◆ To be done ◆
Copy out the text of each item below, word for word and line for line, leaving out the pictures.

# Data provided start

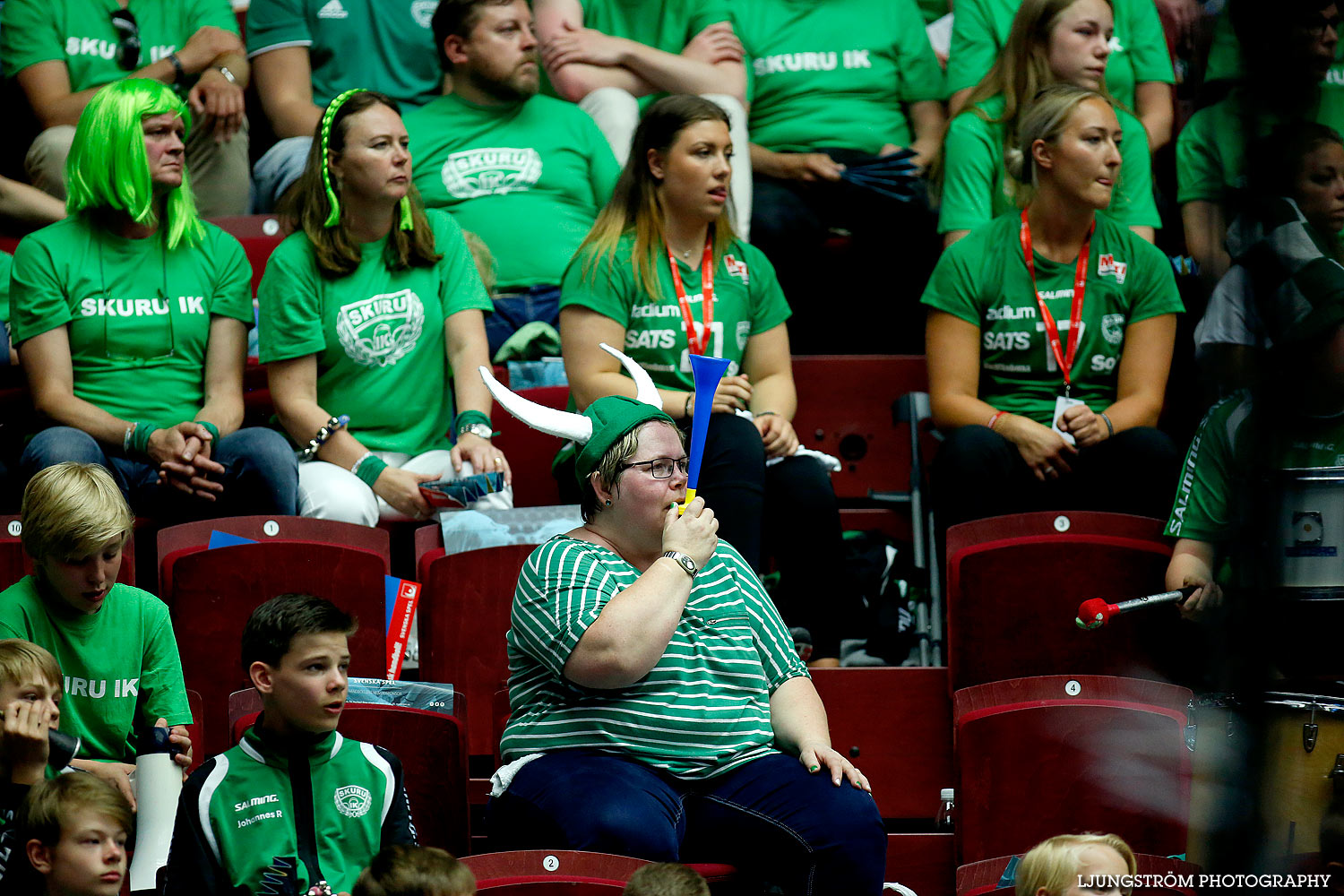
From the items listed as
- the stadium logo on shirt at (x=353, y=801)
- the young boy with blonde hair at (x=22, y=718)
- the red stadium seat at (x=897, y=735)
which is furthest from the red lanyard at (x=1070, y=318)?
Result: the young boy with blonde hair at (x=22, y=718)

# Data provided end

◆ Answer to the problem ◆
From the items listed as
- the stadium logo on shirt at (x=353, y=801)
- the young boy with blonde hair at (x=22, y=718)
- the red stadium seat at (x=897, y=735)
which is furthest from the red lanyard at (x=1070, y=318)?
Result: the young boy with blonde hair at (x=22, y=718)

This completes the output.